Urbanism is the study of how population of urban areas, such as towns and cities, interact with the built environment. It is a main component, for example, urban planning, is the practice focusing on the physical design and management of urban structures and sociology, which is the academic field of study.
Many architects, planners and sociologists explore how people live in densely populated urban areas. There is a wide range of theories and different approaches to the study of urbanization. However, in some international contexts, urban areas are synonymous with urban planning, and “urban” refers to urban planning.

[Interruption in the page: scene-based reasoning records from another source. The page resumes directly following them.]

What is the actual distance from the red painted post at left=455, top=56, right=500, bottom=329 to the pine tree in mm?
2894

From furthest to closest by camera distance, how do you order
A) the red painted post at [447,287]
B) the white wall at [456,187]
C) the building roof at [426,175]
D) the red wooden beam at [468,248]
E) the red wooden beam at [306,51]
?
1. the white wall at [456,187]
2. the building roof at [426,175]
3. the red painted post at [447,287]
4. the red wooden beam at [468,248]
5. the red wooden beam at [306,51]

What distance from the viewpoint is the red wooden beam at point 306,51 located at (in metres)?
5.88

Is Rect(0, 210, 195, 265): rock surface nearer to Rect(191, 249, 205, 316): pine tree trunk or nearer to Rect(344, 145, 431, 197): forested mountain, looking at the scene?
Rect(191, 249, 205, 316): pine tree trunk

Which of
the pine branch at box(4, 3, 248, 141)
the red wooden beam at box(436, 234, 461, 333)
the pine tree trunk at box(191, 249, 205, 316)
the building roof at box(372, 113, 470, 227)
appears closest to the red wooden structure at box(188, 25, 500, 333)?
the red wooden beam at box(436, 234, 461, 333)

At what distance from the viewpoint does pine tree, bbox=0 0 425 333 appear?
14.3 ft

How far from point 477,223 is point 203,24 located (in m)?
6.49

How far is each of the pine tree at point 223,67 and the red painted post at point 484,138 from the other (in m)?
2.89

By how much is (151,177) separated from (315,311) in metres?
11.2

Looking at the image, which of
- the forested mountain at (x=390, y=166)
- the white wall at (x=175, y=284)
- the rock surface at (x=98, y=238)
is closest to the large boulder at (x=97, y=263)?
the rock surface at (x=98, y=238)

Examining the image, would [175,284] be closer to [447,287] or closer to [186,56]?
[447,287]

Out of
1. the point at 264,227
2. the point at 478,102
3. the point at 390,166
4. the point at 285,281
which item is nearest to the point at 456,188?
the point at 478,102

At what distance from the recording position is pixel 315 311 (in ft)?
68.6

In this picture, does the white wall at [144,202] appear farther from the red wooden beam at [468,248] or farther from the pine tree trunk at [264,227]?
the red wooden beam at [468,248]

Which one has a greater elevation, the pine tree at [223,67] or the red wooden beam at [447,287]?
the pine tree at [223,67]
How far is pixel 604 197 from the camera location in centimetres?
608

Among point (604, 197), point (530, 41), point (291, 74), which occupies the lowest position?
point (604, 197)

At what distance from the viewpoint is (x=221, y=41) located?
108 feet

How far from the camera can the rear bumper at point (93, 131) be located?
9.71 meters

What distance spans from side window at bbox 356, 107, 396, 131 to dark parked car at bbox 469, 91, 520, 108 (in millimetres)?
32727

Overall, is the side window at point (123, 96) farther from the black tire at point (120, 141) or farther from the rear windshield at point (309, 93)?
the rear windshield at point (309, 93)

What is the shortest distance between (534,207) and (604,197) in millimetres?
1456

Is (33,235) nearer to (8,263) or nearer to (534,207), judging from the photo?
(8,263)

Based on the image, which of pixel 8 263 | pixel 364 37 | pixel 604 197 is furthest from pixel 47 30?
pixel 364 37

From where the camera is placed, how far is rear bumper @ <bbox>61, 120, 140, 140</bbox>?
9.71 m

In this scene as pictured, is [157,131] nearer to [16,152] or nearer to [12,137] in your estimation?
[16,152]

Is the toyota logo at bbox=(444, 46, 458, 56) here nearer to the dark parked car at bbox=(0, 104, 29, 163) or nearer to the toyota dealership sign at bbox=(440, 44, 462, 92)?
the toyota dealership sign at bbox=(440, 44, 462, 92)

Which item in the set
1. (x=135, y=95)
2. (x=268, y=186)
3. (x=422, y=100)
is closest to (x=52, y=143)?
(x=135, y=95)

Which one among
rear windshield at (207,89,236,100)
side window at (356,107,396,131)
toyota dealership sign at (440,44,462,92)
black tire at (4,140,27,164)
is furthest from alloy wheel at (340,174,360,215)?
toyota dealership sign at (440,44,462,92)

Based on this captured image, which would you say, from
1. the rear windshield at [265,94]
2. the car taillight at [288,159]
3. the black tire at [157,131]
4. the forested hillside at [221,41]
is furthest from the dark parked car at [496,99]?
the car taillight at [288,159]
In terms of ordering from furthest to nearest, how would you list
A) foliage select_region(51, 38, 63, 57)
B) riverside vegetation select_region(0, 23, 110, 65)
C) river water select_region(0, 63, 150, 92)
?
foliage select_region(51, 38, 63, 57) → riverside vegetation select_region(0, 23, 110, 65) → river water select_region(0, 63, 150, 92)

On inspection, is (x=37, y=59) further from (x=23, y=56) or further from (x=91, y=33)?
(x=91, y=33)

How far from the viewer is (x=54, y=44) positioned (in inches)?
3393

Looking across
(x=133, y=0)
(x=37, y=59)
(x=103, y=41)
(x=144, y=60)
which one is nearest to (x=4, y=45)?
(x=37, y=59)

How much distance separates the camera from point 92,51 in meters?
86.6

The urbanization of the early 20th century was associated with a rise in central industrialization, mixed-use neighborhoods, social organizations and networks, and what was described as the “convergence of political, social and economic citizenship.

Urban trauma describes a condition where conflict or catastrophe has disrupted and damaged not only the physical environment and infrastructure of a city, but also the social and cultural networks. Cities experiencing trauma dominate the daily news. Images of blasted buildings, or events such as Cyclone Katrina exemplify the sense of ‘immediate impact’. But how is this trauma to be understood in its aftermath, and in urban terms? What is the response of the discipline to the post-traumatic condition?
On the one hand, one can try to restore and recover everything that has passed, or otherwise see the
post-traumatic city as a resilient space poised on the cusp of new potentialities. While repair and
reconstruction are automatic reflexes, the knowledge and practices of the disciplines need to be imbued with a deeper understanding of the effect of trauma on cities and their contingent realities. This issue will pursue this latter approach, using examples of post-traumatic urban conditions to rethink the agency of architecture and urbanism in the contemporary world. Post-traumatic urbanism demands of architects the mobilisation of skills, criticality and creativity in contexts with which they are not familiar. The posttraumatic is no longer the exception; it is the global condition.

Trauma is defined as a wound or an injury caused by an act of violence on one’s body, or as a severe anxiety caused by an unpleasant experience. The symptoms of this trauma are still visible today in various Israeli cities. As a result of the war, Israeli cities had annexed formerly owned Palestinian villages and neighborhoods. Along the years, these vacated Palestinian houses were settled by Jewish immigrants, turned to slums and became the target of several urban renewal projects. These renewal projects mainly asked to erase all traces of the neighborhood’s Arab past, and to introduce a new urban order.
Cities are plagued with traumatic events, natural catastrophes, wars, economic conflicts and infrastructural breakdowns. Cities become traumatized by these disasters and malfunction moments within the urban fabric as the remnants of disaster will emerge. These moments are considered as volatile conditions within the city; unpredictable, out of control and fluctuating over time. Here the goal is to manage these unstable moments through multiple local and infrastructural strategies and reorganize the damaged neighborhood. The challenge is how these neighborhoods affect the organization of the undamaged part of the city. We need to re-stitch back together the torn apart city through urban design & architecture.